[Opening Supplied information section]

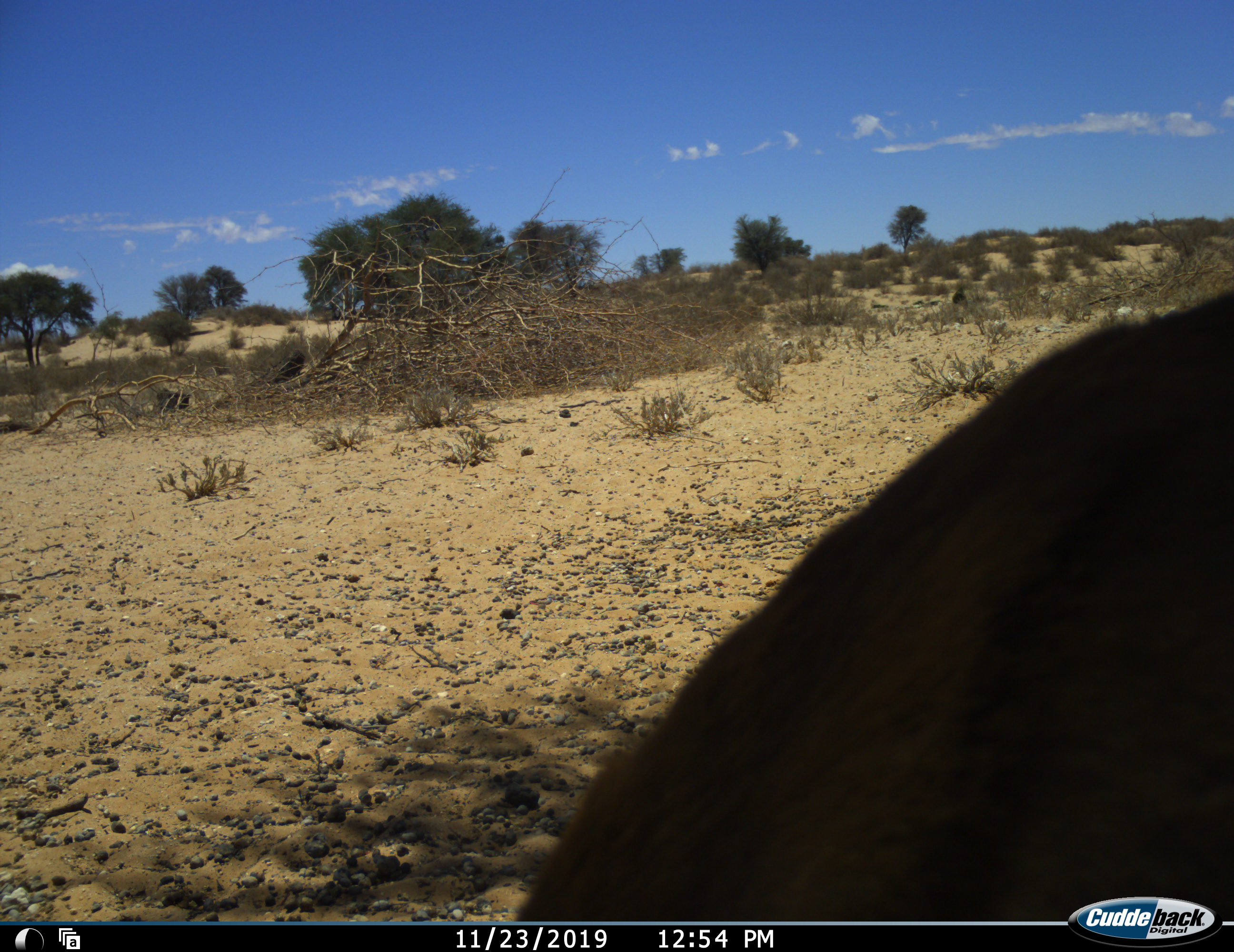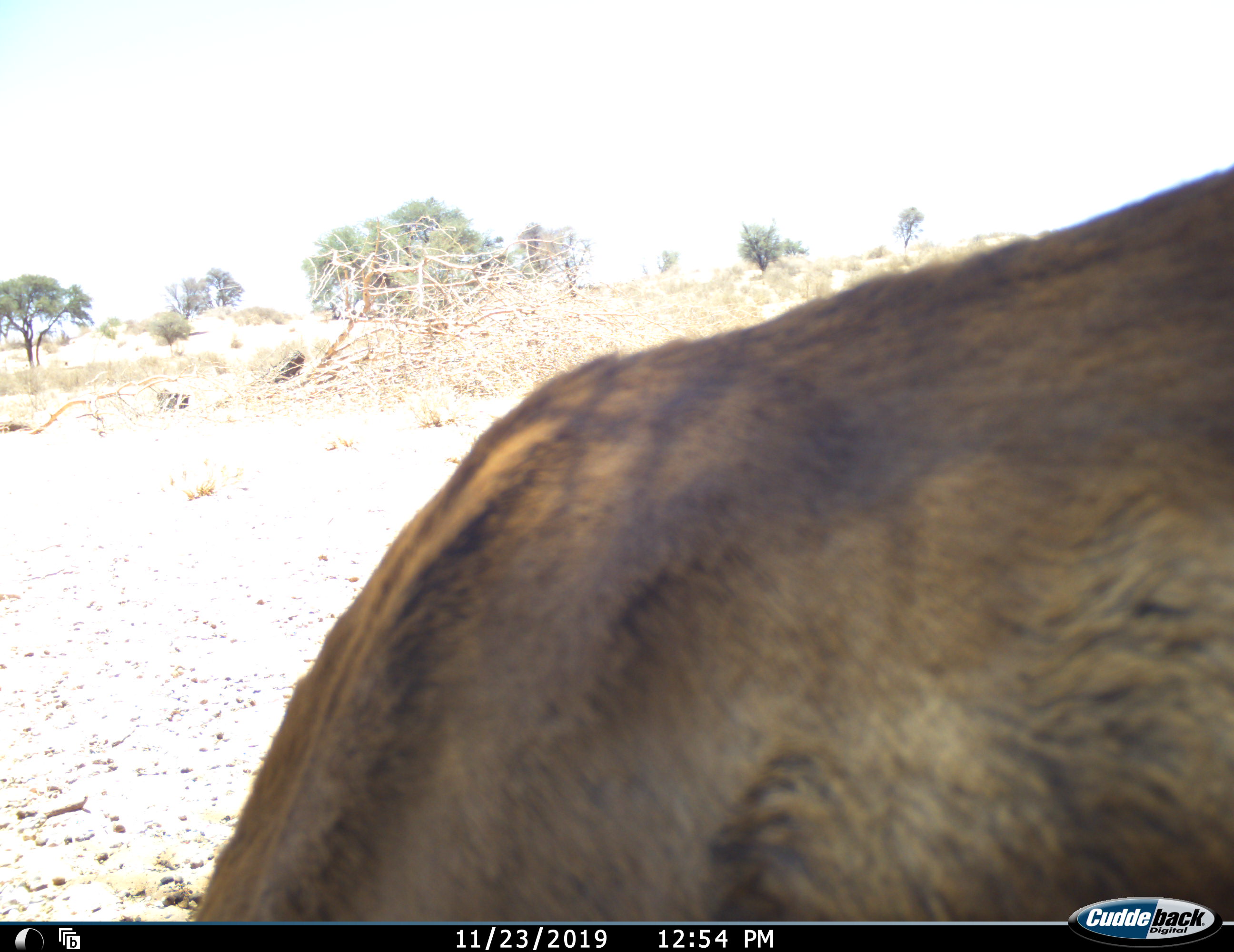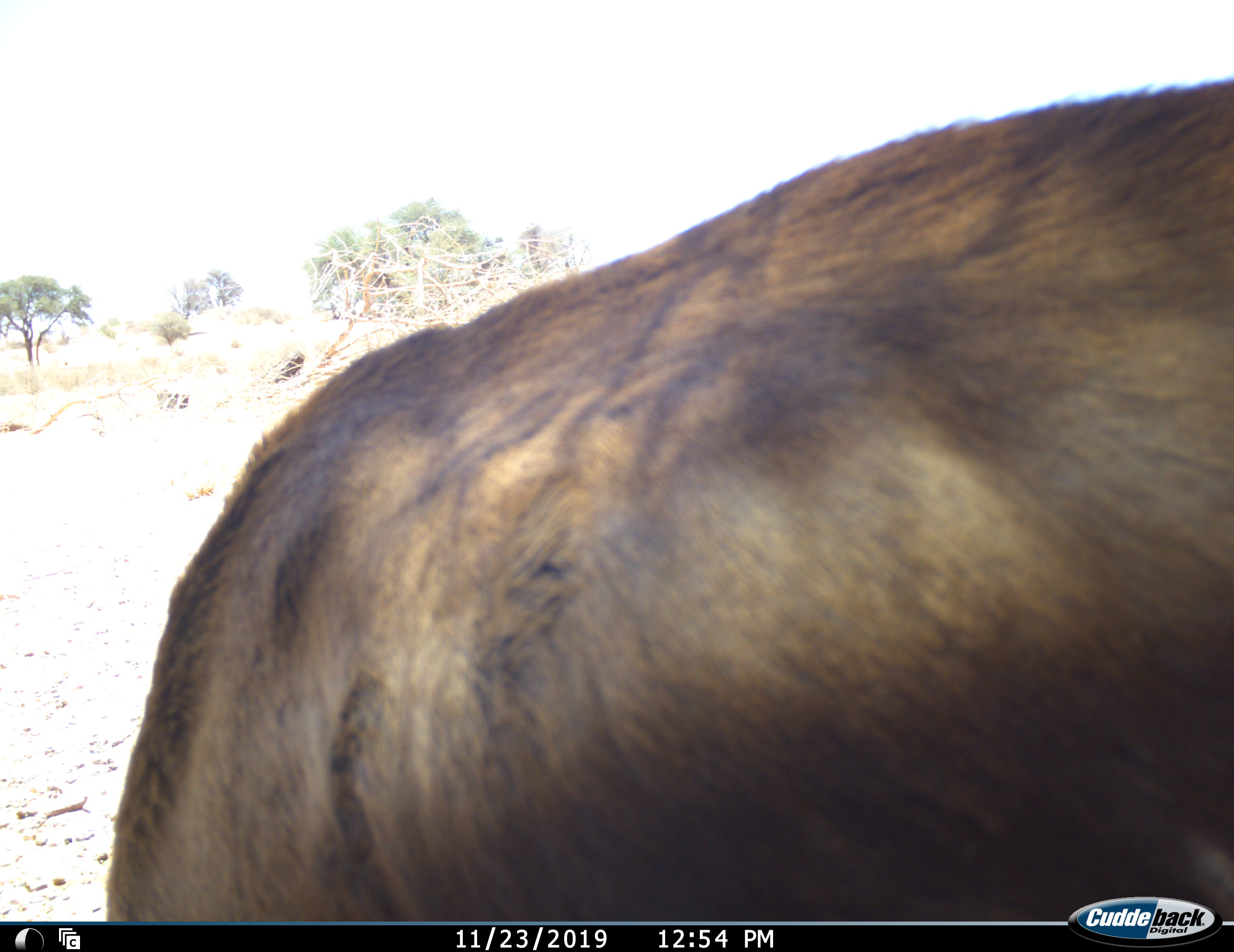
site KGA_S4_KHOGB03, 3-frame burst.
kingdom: Animalia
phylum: Chordata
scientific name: Vertebrata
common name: domestic animal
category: domesticanimal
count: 1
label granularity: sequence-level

[Closing Supplied information section]

• [Work required]:
Could you transcribe the records above exactly, leaving out any pictures?

• [Exercise solution]:
site KGA_S4_KHOGB03, 3-frame burst.
kingdom: Animalia
phylum: Chordata
scientific name: Vertebrata
common name: domestic animal
category: domesticanimal
count: 1
label granularity: sequence-level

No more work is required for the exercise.